**Document:**

# Cycling over Golden Gate both ways



## AndreyT (Dec 1, 2011)

I have never tried to ride a bicycle over Golden Gate bridge and I want to try it over the weekend. However, every guide on the Net dedicated to this matter says "ride to Sausalito, take the ferry back". Why the ferrry? What if I don't want to take the ferry? What if I want to ride over the bridge both ways? Is it somehow prohibited? Is the path on the bicycle side of the bridge one-way or two-ways?


----------



## sasquatch16 (Feb 7, 2013)

I was there last year and rode both ways. I think most tourists that rent bikes probably do not want to ride any further than one way. The climb back from Sausalito is pretty steep for someone that does not ride much. Saw a lot of people walking.


----------



## AlphaDogCycling (Sep 18, 2011)

Just realize that the way back you will have to avoid clueless tourists taking selfies with their kids. I do the out and back on the bridge almost every Saturday. Just be vigilant, and you'll be fine 


Sent from my iPhone using Tapatalk


----------



## AndreyT (Dec 1, 2011)

Thank you for the replies. I rode it both ways this Sunday. 

On my way back (around 1PM) at the north end of the bridge I passed by what appeared to be a fairly serious accident scene involving a cyclist. The person was laying on the ground tended to by an emergency crew. A bicycle laying nearby (which I presumed belonged to that cyclist) was a "serious" road bicycle, not a rental. Have no idea what happened, since there appeared to be no other bicycles involved into the accident.


----------



## singlespeed.org (Feb 14, 2006)

I do regularly ride both ways. Glad it worked out for you.

I reduce the amount I ride it in summers and on holidays. The crowds get a little too much for me. I am more likely to ride it during week and try to time my crossings for the afternoons when the west deck opens up (on weekdays before 3:30 pm, bikes hare the east deck with pedestrians). Seems less crowded that way.

There was a stat put out by the bridge district about bike accidents on the bridge a while back that showed that most of them are not rental bikes, but what I would call enthusiasts. Speed is a major difference - the rentals are going slower and looking at the sights (and not necessarily the road) - the slower speed means if they do have a fall, it isn't as painful. Enthusiasts may be paying more attention and be better skilled, but when they do go down for whatever reason (inattentive tourist, slippery metal deck, etc.) it is at a faster speed so more damaging.


----------

**Set exercise 1:** Retype the passage of the Golden Gate cycling thread from "There was a" up to and including "so more damaging.".
**Set exercise 2:** In the rows below, repeat the lines from the line with "Transcribe the sheet" up to and including the line with "G, ^G,,/2 _B,,/2", unchanged and with nothing else.

**Exercise material:**
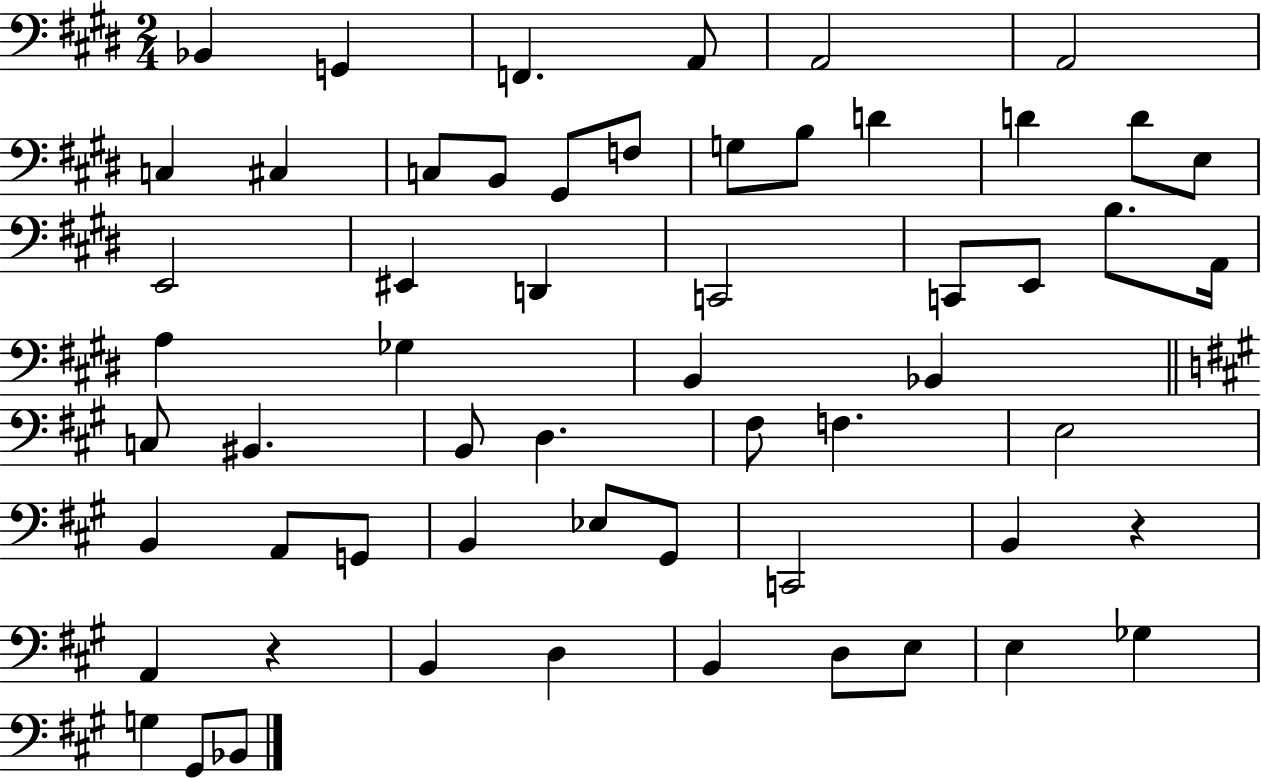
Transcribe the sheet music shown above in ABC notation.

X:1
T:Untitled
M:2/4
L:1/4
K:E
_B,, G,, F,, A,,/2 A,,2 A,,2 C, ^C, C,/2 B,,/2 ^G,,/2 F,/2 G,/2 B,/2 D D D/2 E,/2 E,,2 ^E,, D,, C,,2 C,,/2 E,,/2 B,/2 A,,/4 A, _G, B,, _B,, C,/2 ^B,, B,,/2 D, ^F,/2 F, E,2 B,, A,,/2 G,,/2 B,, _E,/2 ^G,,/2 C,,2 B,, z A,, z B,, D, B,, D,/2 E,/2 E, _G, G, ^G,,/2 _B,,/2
--
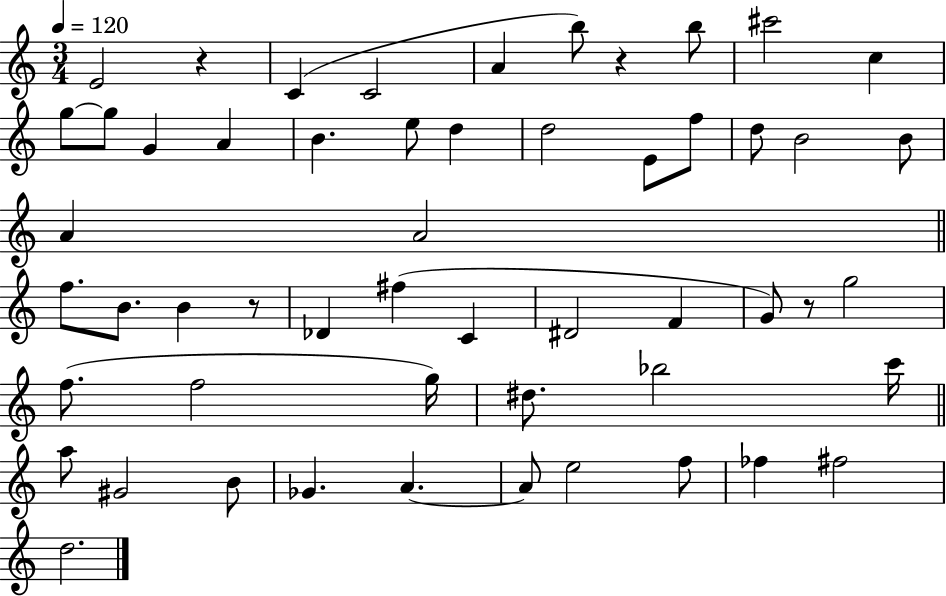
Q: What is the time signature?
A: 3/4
...
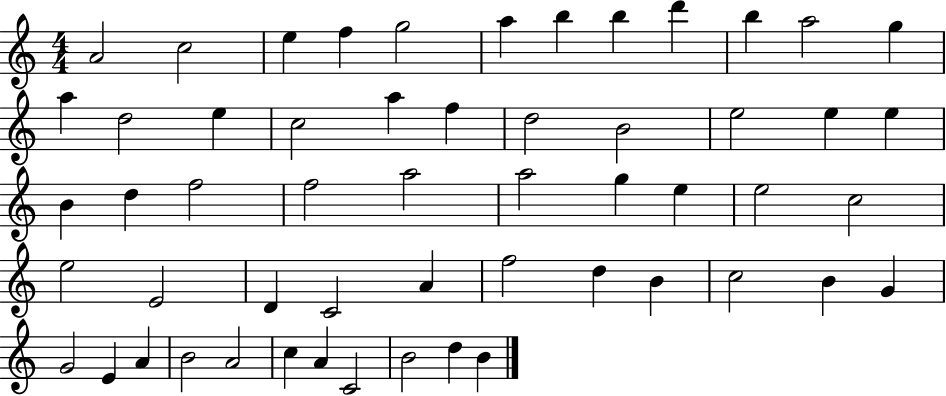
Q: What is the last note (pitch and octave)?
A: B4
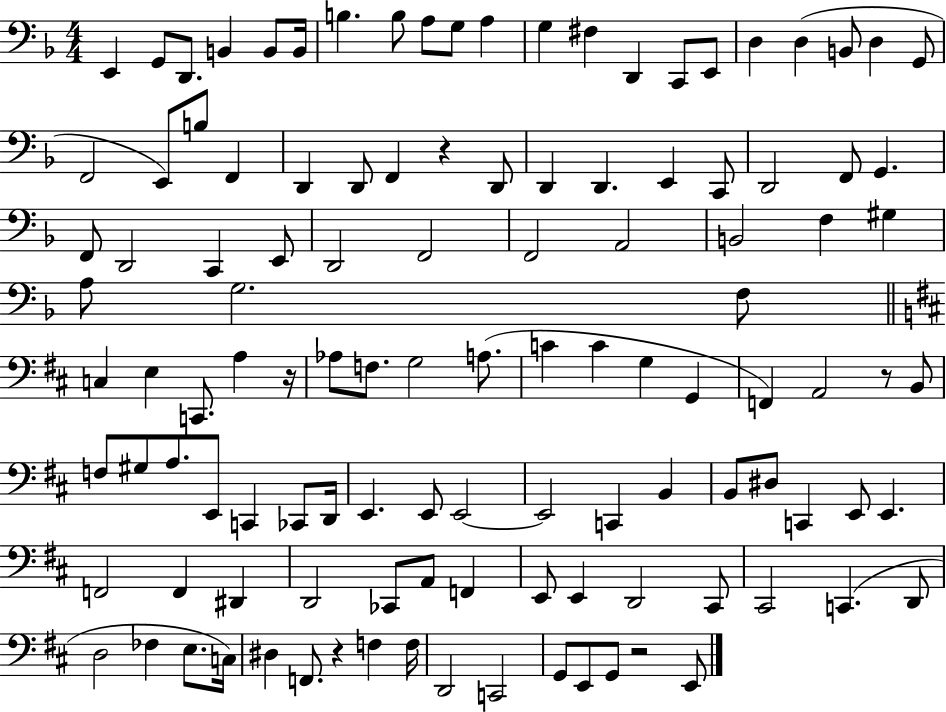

**Expected output 1:**
There was a stat put out by the bridge district about bike accidents on the bridge a while back that showed that most of them are not rental bikes, but what I would call enthusiasts. Speed is a major difference - the rentals are going slower and looking at the sights (and not necessarily the road) - the slower speed means if they do have a fall, it isn't as painful. Enthusiasts may be paying more attention and be better skilled, but when they do go down for whatever reason (inattentive tourist, slippery metal deck, etc.) it is at a faster speed so more damaging.

**Expected output 2:**
Transcribe the sheet music shown above in ABC notation.

X:1
T:Untitled
M:2/4
L:1/4
K:E
_B,, G,, F,, A,,/2 A,,2 A,,2 C, ^C, C,/2 B,,/2 ^G,,/2 F,/2 G,/2 B,/2 D D D/2 E,/2 E,,2 ^E,, D,, C,,2 C,,/2 E,,/2 B,/2 A,,/4 A, _G, B,, _B,, C,/2 ^B,, B,,/2 D, ^F,/2 F, E,2 B,, A,,/2 G,,/2 B,, _E,/2 ^G,,/2 C,,2 B,, z A,, z B,, D, B,, D,/2 E,/2 E, _G, G, ^G,,/2 _B,,/2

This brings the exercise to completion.